→ **AUSZUFÜHRENDE AUFGABEN**:
1. Welche Reifenbreite ist laut dem Forumsthread zum Radon Slide 160 ab Werk montiert?
2. Fasse den Forumsthread zum Radon Slide 160 in zwei Sätzen zusammen.
3. Gib aus dem Forumsthread zum Radon Slide 160 den Abschnitt unverändert aus, der mit „# Radon Slide“ beginnt und bis einschließlich „Thema, die Reifen.“ reicht.

→ **TEXTBLOCK**:
___

# Radon Slide 160, Reifenwahl / Breite



## Mikkeydoublex (27. April 2017)

Hallo allerseits,

Vorneweg, bin mit meinem Slide 160 9.0 nach wie vor Happy.
Habs mal nach einer Saison mit einigen Touren und Hm zerlegt und gereinigt / gepflegt. Überrascht war ich einzig, dass die Lenkkopflager resp. der Steuersatz nicht mehr schön aussahen (keine Hochdruckwäsche). Dürften meiner Meinung nach mit etwas Mehr fett verbaut werden.

Aber das eigentliche Thema, die Reifen.
War kürzlich auf einem anderen Bike WTB-Reifen gefahren und die gefielen mir ganz gut. Meine Schwalbe sind sowieso am Ende, so dass ich selber auf WTB wechseln will. Wahrscheinlich eine Kombination aus Trailboss / Vigilante, aber das ist ja immer auch Geschmackssache. Kann ich hinten 2.4"-Reifen montieren? Ab Werk sind ja 2.35"er drauf, dann müsste das ja wohl gehen? Wobei ich auch schon gehört habe, dass da ziemliche Unterschiede bestehen, resp. 2.4er zum teil schmaler sein sollen als 2.35"er...

Was meint ihr dazu? Will mir eigentlich nicht Reifen bestellen und dann merken, dass der kleinste Stein im Profil am Bike schleift.

Grüsse

Mikkey


----------



## Radon-Bikes (27. April 2017)

Mikkeydoublex schrieb:


> Hallo allerseits,
> 
> Vorneweg, bin mit meinem Slide 160 9.0 nach wie vor Happy.
> Habs mal nach einer Saison mit einigen Touren und Hm zerlegt und gereinigt / gepflegt. Überrascht war ich einzig, dass die Lenkkopflager resp. der Steuersatz nicht mehr schön aussahen (keine Hochdruckwäsche). Dürften meiner Meinung nach mit etwas Mehr fett verbaut werden.
> ...



Hi,

schön, dass DU immer noch so zufrieden mit dem Bike bist. Generell sollten Steuersatzlager regelmäßig gesäubert und ggf. nachgefettet werden, vor allem durch Beanspruchung im Gelände sollte zudem das Spiel kontrolliert werden. Leider gibt es nach wie vor Schwankungen bei der Fettmenge innerhalb des Lagers - dies ist Hersteller unabhängig und reicht von "viel zu wenig" bis "randvoll".

___

→ **DATENSÄTZE**:
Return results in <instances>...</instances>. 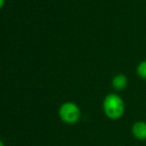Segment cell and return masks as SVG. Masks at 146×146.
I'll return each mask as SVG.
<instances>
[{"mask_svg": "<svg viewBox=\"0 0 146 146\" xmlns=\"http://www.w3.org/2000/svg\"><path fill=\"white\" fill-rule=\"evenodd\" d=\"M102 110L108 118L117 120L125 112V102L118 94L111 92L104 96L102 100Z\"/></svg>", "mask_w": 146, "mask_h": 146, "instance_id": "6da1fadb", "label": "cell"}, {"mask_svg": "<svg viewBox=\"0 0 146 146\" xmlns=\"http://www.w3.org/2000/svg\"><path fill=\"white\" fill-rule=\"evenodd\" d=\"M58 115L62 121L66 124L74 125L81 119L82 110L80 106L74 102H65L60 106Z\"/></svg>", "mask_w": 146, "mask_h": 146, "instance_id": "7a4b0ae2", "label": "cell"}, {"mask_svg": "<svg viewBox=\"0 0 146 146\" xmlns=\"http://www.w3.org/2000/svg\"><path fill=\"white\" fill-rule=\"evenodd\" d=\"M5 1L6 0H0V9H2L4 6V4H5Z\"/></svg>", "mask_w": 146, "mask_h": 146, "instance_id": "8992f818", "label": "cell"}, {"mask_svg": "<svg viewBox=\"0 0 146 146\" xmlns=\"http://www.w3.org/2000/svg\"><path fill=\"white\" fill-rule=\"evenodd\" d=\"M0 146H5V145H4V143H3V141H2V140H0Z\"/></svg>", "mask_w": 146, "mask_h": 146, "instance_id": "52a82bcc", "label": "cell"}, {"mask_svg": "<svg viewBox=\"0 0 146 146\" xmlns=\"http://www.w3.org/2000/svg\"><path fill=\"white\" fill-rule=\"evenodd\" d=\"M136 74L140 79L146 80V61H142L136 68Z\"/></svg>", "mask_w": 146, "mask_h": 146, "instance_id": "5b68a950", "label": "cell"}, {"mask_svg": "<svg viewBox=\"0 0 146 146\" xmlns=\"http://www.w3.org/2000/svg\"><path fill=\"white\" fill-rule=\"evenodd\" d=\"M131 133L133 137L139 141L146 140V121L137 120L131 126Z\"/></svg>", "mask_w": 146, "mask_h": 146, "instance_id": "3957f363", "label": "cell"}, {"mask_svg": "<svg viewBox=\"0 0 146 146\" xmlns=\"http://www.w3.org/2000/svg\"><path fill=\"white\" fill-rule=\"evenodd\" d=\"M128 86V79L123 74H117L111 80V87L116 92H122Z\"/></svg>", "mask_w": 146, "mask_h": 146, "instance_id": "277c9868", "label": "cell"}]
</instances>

___

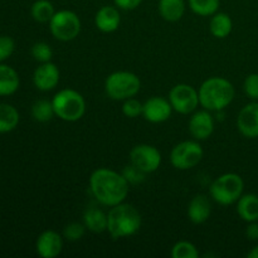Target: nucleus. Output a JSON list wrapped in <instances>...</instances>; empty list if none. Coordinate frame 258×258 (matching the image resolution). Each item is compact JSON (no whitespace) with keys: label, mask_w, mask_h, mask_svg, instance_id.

___

→ **ANTWORTEN JE AUFGABE**:
1. Ab Werk sind 2.35"-Reifen montiert.

2. Ein Nutzer ist mit seinem Slide 160 9.0 zufrieden, fand nach einer Saison aber den Steuersatz in schlechtem Zustand vor und fragt, ob er beim Wechsel auf WTB-Reifen hinten 2.4"-Reifen statt der werkseitigen 2.35"er montieren kann. Radon antwortet, dass Steuersatzlager regelmäßig gesäubert, gegebenenfalls nachgefettet und auf Spiel kontrolliert werden sollten und dass die Fettmenge im Lager herstellerunabhängig schwankt.

3.
# Radon Slide 160, Reifenwahl / Breite



## Mikkeydoublex (27. April 2017)

Hallo allerseits,

Vorneweg, bin mit meinem Slide 160 9.0 nach wie vor Happy.
Habs mal nach einer Saison mit einigen Touren und Hm zerlegt und gereinigt / gepflegt. Überrascht war ich einzig, dass die Lenkkopflager resp. der Steuersatz nicht mehr schön aussahen (keine Hochdruckwäsche). Dürften meiner Meinung nach mit etwas Mehr fett verbaut werden.

Aber das eigentliche Thema, die Reifen.